In fine Irish fashion, let me answer your second question first -
The necessary "qualifying beneficiary" relationship is established when the beneficiary is either the spouse, child, grandchild, sibling or parent of the account owner. The status of being the "trustee" of the trust has no bearing on the determination if someone is a qualifying beneficiary.
Now to your first question:
For POD and Totten Trust accounts, the names of the beneficiaries must be identified by name in the bank's deposit account records. 12 CFR Section 330.10(b) provides:
"(b) Required intention. The required intention in paragraph (a) of this section that upon the owner's death the funds shall belong to one or more qualifying beneficiaries must be manifested in the title of the account using commonly accepted terms such as, but not limited to, 'in trust for,' 'as trustee for,' 'payable on death to,' or any acronym therefor. In addition, the beneficiaries must be specifically named in the deposit account records of the insured depository institution. The settlor of a revocable trust account shall be presumed to own the funds deposited into the account."

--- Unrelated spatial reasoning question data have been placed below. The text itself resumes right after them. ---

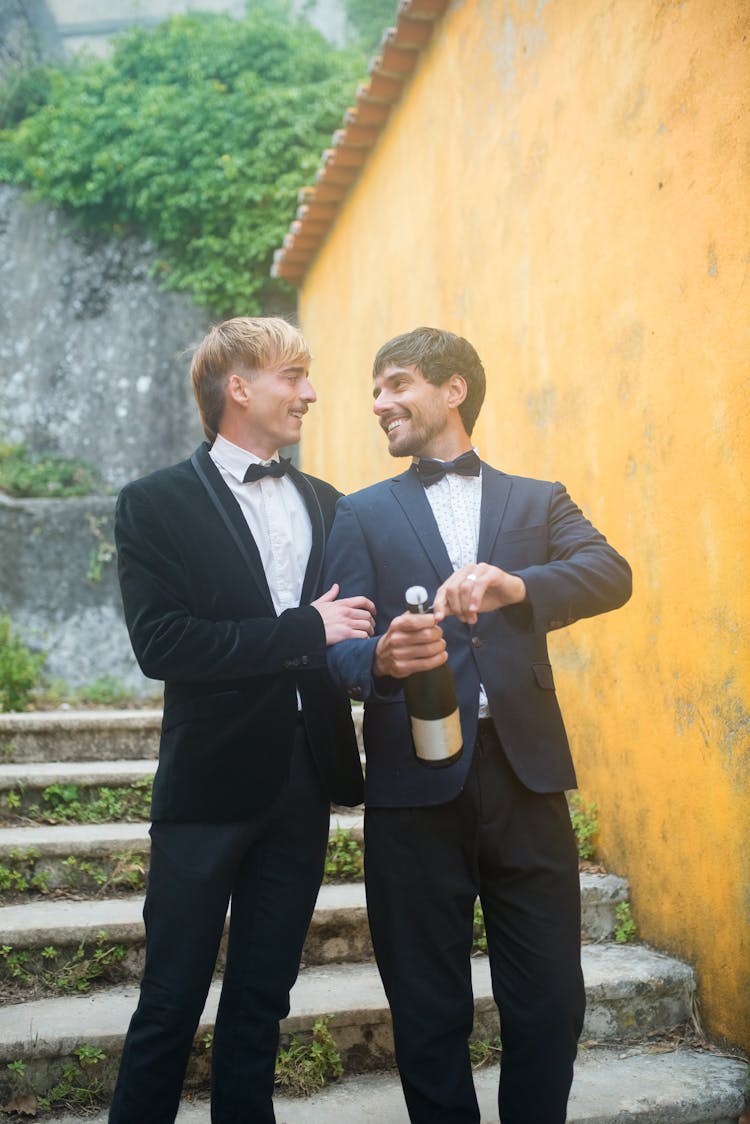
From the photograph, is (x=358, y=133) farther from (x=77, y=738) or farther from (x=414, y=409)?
(x=414, y=409)

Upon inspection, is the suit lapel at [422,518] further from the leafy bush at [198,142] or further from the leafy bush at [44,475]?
the leafy bush at [198,142]

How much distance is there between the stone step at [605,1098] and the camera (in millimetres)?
2773

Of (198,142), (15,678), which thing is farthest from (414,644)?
(198,142)

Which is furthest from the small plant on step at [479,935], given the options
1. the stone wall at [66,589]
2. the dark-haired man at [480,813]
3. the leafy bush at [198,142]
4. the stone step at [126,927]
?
the leafy bush at [198,142]

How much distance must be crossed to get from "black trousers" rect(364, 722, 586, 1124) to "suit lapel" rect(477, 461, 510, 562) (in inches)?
17.1

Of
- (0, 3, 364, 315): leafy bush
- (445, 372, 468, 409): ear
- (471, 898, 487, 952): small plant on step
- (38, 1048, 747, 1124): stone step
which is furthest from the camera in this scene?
(0, 3, 364, 315): leafy bush

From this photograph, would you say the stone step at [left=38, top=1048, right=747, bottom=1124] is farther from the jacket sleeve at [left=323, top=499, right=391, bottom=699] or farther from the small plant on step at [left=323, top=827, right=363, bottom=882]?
the jacket sleeve at [left=323, top=499, right=391, bottom=699]

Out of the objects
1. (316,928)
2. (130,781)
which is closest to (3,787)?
(130,781)

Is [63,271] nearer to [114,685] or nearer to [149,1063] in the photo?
[114,685]

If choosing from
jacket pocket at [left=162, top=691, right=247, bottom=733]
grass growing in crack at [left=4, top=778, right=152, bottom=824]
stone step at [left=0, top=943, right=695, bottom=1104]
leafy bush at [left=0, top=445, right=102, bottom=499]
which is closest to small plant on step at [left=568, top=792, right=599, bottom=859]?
stone step at [left=0, top=943, right=695, bottom=1104]

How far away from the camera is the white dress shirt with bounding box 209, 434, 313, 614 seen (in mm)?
2562

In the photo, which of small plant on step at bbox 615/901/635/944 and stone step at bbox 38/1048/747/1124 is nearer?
stone step at bbox 38/1048/747/1124

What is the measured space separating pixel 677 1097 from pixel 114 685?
6119 mm

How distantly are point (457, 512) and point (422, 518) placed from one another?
0.12 m
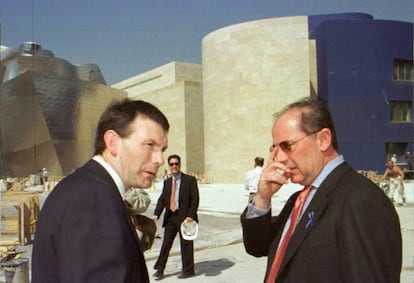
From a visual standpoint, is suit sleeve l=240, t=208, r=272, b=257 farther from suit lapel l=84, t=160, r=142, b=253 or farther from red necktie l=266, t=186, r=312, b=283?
suit lapel l=84, t=160, r=142, b=253

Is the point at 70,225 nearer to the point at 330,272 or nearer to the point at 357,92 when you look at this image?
the point at 330,272

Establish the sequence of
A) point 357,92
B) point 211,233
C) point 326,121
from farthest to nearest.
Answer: point 357,92 → point 211,233 → point 326,121

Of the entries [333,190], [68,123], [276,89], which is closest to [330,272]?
[333,190]

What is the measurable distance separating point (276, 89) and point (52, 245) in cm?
2799

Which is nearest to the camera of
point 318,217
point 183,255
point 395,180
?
point 318,217

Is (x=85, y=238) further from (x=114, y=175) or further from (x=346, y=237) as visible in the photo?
(x=346, y=237)

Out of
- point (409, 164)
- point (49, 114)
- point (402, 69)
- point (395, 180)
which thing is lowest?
point (409, 164)

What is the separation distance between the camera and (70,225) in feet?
4.40

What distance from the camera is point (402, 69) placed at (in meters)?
29.7

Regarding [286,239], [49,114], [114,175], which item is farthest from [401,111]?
[114,175]

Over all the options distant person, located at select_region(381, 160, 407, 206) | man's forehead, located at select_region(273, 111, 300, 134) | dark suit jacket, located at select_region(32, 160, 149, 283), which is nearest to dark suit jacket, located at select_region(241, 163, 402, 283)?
man's forehead, located at select_region(273, 111, 300, 134)

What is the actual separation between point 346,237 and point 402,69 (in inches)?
1210

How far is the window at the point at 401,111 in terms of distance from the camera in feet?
96.5

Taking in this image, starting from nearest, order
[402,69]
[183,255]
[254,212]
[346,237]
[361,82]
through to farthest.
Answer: [346,237]
[254,212]
[183,255]
[361,82]
[402,69]
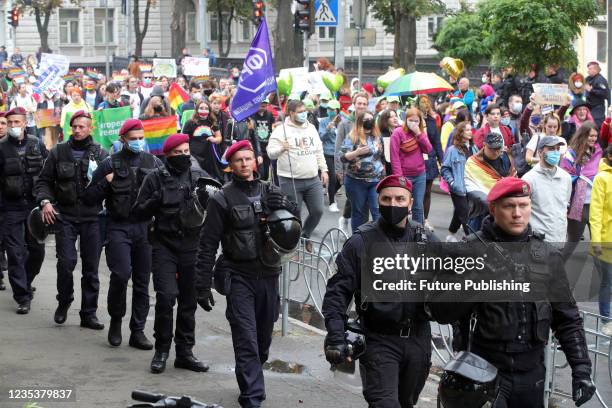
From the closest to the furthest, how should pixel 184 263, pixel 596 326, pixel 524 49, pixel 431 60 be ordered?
1. pixel 596 326
2. pixel 184 263
3. pixel 524 49
4. pixel 431 60

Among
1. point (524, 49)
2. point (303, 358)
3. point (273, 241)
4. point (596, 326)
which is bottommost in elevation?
point (303, 358)

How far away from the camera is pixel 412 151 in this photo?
47.0ft

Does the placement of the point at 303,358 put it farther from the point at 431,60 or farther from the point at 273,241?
the point at 431,60

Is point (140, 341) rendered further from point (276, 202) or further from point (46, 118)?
point (46, 118)

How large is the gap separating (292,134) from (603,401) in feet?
22.2

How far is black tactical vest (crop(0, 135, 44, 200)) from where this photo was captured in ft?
36.0

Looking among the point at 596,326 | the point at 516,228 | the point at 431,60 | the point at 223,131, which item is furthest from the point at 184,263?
the point at 431,60

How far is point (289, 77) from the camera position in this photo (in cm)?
2361

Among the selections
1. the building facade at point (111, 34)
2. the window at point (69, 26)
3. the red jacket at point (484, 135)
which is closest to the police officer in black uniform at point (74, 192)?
the red jacket at point (484, 135)

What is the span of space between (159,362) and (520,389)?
148 inches

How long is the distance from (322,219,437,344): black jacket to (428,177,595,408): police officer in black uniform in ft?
0.93

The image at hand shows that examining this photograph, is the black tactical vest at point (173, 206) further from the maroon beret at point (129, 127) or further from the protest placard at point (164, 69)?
the protest placard at point (164, 69)

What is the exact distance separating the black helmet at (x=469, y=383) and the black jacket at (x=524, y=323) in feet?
0.57

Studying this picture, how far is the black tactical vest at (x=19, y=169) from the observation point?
432 inches
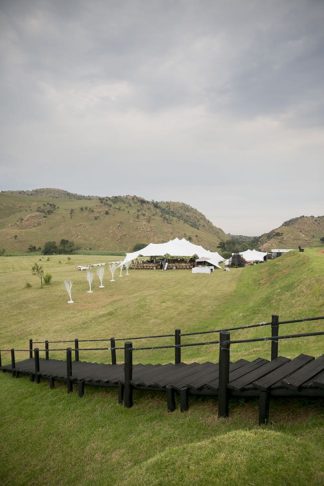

The rule is the opposite for formal revocable trusts with written trust agreements - there is no requirement that the beneficiaries of a formal trust be named in the bank's account records. See 12 CFR Section 330.10(f)(4):
"(4) In order for a depositor to qualify for the living trust account coverage provided under this paragraph (f), the title of the account must reflect that the funds in the account are held pursuant to a formal revocable trust. There is no requirement, however, that the deposit accounts records of the depository institution indicate the names of the beneficiaries of the living trust and their ownership interests in the trust."